World: r3wp

Join the discussions in the REBOL3 world...

[Parse] Discussion of PARSE dialect

older newer	first last
Paul 5-Jun-2009 [3889]	;Pekr, to avoide subdirectories with the spaces you can use this instead of my earlier example: copy/part path find/reverse find/reverse find/reverse find path "(" "\" " " " "
Pekr 5-Jun-2009 [3890]	Paul - that will not work. Because there is one exceptiong - NT AUTHORITY, which contains space ...
BrianH 5-Jun-2009 [3891]	Which is a keyword. BUILTIN is another keyword.
Pekr 5-Jun-2009 [3892]	But there can be also any domain name, not just keyword ....
BrianH 5-Jun-2009 [3893]	Ah, but the list of domain names in your network is a fixed list. You can use that list to generate the look-for-a-domain rule.
Paul 5-Jun-2009 [3894]	Right Pekr, forgot about that.
Pekr 5-Jun-2009 [3895]	I got it working. I use the following trick - I identify DOMAIN\USER:(RIGHT) or (RIGHT) sections first. Then I put weirdly markers around and catch the rest with the skip. The file is "clean", so actually what do I skip is either spaces, or path. I do check in emit function: emit: does [ if find tmp: trim copy/part p-start p-end ":\" [path: tmp] print [path domain user rights] ] ;--- rules - spaces, tabs, newlines spacer-chars: charset [#" " #"^-" #"^/"] spacers: [some spacer-chars] ;--- user-rights rules ;--- would be easier, if filesystem would not allow () ... right-char: charset [#"A" - #"Z"] right-rule: ["(" 1 2 right-char ")" ] rights-rule: [r-start: some right-rule r-end: (rights: copy/part r-start r-end)] ;--- rule to identify user part user-chars: complement charset {".,;:\/*} user-rule: [copy user some user-chars ":" ] ;--- rule to identify domain - I expect it being typed in CAPITAL, can contain "-" ;--- the exception is "NT AUTHORITY" - contains space domain-chars: charset [#"A" - #"Z" "-"] domain-rule: [ "NT AUTHORITY\" (domain: "NT AUTHORITY") \| copy domain some domain-chars "\" ] ;--- rules for combinations of: rights only (RIGHT), or DOMAIN\USER:(RIGT) domain-user-rights: [ rights-rule \| domain-rule user-rule rights-rule ] parse/all str: read from-file [p-start: any [ p-end: domain-user-rights (emit) p-start: \| skip ] to end]
Paul 5-Jun-2009 [3896x3]	lcase: charset "abcdefghijklmnopqrstuvwxyz" copy/part path find/reverse find/reverse find/reverse find/reverse find path "(" "\" " " lcase " "
	I'm assuming all usernames will be lowercase.
	Windows doesn't use case specific usernames.
BrianH 5-Jun-2009 [3899]	No, but they use case-preserving.
Paul 5-Jun-2009 [3900]	Even for the output of icalcs?
BrianH 5-Jun-2009 [3901]	Probably.

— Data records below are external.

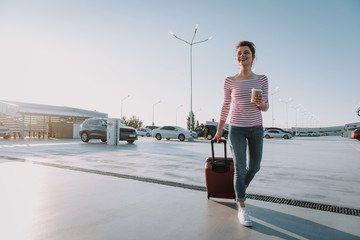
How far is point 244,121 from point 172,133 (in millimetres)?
20785

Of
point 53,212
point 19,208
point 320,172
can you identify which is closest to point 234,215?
point 53,212

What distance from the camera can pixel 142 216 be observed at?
2.81 metres

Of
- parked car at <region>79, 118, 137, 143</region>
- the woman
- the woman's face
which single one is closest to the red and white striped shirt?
the woman

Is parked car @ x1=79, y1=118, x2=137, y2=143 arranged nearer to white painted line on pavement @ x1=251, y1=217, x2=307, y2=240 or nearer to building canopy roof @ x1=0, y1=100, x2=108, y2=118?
building canopy roof @ x1=0, y1=100, x2=108, y2=118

Only the domains are uppercased.
Paul 5-Jun-2009 [3902x2]	Then with the find command I don't think it will be possible.
Paul 5-Jun-2009 [3902x2]	At least not without a table lookup.
Graham 14-Jun-2009 [3904]	What's the most economical way to do this. I have a line of text, and I want to classify each line. So, if I find the word "tablet" in it, I class this as a U2, and if I find "capsule", it's AV. I can do a sequence of finds inside a case statement, or I can use a parse. But in the first instance I have multiple find statements, but in the latter I have mutliple assignments in my code.
Gregg 14-Jun-2009 [3905]	Economical how, in space, speed, or complexity? e.g., repeated FINDs can seem inelegant, but are easy to understand and maintain. If lines match more than one rule, what is the desired behavior? Assuming you have test data, and if performance is the key, have you done any quick tests?
Graham 15-Jun-2009 [3906x3]	elegant in looks :)
	the lines are so few in number that it won't make any practical difference ... just wondering if there were a preference on how to do this without code duplication.
	I decided that since the way I was going to use parse, or case meant the code was mixed in with the data .. it was better to do it differently.
Tomc 15-Jun-2009 [3909x3]	you need to maintain a map of keywords and codes to that in its own file and read it in to build your rules
	sort it by keyword length longest first
	before building the rules then when codes change or mor are added you just update your map
Graham 15-Jun-2009 [3912]	basically what ended up doing :)
PeterWood 16-Jun-2009 [3913]	I'm puzzled about the difference result when using [to end end] and [thru end}. Anybody know why? >> parse "123456789" [to end end] == true >> parse "123456789" [thru end] == false
Maxim 16-Jun-2009 [3914x5]	note: parse "123456789" [to end] == true
	this has also puzzled me, since: >> parse "123456789" [thru end here:] index? here == 10 >> parse "123456789" [to end here:] index? here == 10
	maybe the rule thru fails because you can't actually go past the end.
	just like this fails too. even though we are at the end: >> print parse "123456789" [9 skip here:] index? here true == 10 >> print parse "123456789" [10 skip here:] index? here false == 10
	it does make sense, and its consistent with parse... it only returns true when the last rule ends Exactly AT the end.
PeterWood 16-Jun-2009 [3919]	maybe the rule thru fails because you can't actually go past the end - but does [thru end] go past the end?
Maxim 16-Jun-2009 [3920]	yes it goes one past the end. it does not stop AT the end.
BrianH 16-Jun-2009 [3921]	end has no length, so to end and thru end mean the same thing.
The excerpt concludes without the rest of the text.